Mußmann: Ein schönes Beispiel für die IT-Kräfte hätte ich aus Frankfurt. Da gibt es, auch aus der Not geboren, IT-Fachkräfte, die aus einem Pool heraus feuerwehrmäßig an die Schulen gehen. Das Schuldezernat hat da für eine schulübergreifende Lösung gesorgt.
Redaktion: Welche Unterstützung von anderen wünschen sich Lehrkräfte noch?
Mußmann: Wir haben in unseren Studien festgestellt, dass viele Lehrkräfte sich auch organisatorische Unterstützung bei der Klassenführung wünschen. Das wäre ja ein Bereich, der zur Weiterqualifizierung führen würde. Ein Beispiel wären die Organisation von Klassenfahrten, Schulveranstaltungen aller Art oder auch neue Formen der Öffentlichkeitsarbeit – wenn das jemand systematisch angehen würde, würde das das Schulsekretariat aufwerten. In einer ähnlichen Situation haben sich an den Universitäten beispielsweise die neuen Fakultätsreferentinnen und Fakultätsreferenten bewährt. Ergänzend würde ich hier aber noch erwähnen, dass sich in unserer Befragung Lehrkräfte besonders aus dem Bereich der Schulsozialarbeit und Schulpsychologie Verstärkung wünschen.

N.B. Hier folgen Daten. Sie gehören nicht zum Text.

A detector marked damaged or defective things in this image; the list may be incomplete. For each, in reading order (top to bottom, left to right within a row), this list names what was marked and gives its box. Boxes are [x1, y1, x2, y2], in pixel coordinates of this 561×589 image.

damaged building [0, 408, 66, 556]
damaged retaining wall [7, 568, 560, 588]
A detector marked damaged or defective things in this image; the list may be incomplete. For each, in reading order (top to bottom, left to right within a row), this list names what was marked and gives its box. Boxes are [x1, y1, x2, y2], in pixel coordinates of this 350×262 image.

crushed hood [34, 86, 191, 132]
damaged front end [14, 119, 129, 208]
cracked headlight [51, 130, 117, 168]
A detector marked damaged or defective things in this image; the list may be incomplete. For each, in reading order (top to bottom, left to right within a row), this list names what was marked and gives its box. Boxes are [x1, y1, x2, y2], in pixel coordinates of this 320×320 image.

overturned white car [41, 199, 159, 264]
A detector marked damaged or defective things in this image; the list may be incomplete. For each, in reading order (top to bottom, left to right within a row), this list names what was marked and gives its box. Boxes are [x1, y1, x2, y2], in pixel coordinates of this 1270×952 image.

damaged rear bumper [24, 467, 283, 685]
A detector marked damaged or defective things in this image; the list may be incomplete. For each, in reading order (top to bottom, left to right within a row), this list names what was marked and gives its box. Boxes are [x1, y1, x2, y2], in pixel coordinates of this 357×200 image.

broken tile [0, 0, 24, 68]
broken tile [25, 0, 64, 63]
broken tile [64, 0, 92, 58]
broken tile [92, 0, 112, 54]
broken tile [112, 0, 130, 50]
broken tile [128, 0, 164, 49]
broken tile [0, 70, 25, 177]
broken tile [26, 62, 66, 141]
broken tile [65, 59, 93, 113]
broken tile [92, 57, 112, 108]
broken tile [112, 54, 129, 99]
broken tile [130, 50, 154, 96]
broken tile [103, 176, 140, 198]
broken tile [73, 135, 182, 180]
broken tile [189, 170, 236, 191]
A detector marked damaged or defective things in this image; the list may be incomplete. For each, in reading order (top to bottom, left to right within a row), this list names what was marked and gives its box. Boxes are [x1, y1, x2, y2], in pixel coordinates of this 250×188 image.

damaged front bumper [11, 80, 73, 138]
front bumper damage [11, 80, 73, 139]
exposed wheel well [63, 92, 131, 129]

Redaktion: Herr Doktor Mußmann und Herr Dornhoff, wir danken Ihnen für dieses Gespräch.
Zur Person
Dr. Frank Mußmann ist Projektleiter an der Kooperationsstelle Hochschulen und Gewerkschaften der Georg-August-Universität Göttingen. Er hat in den letzten Jahren mehrere Studien zu Arbeitszeit und Arbeitsbelastung bei Lehrkräften durchgeführt.
Zur Person
Thomas Dornhoff ist Schulleiter am Hainberg-Gymnasium in Göttingen.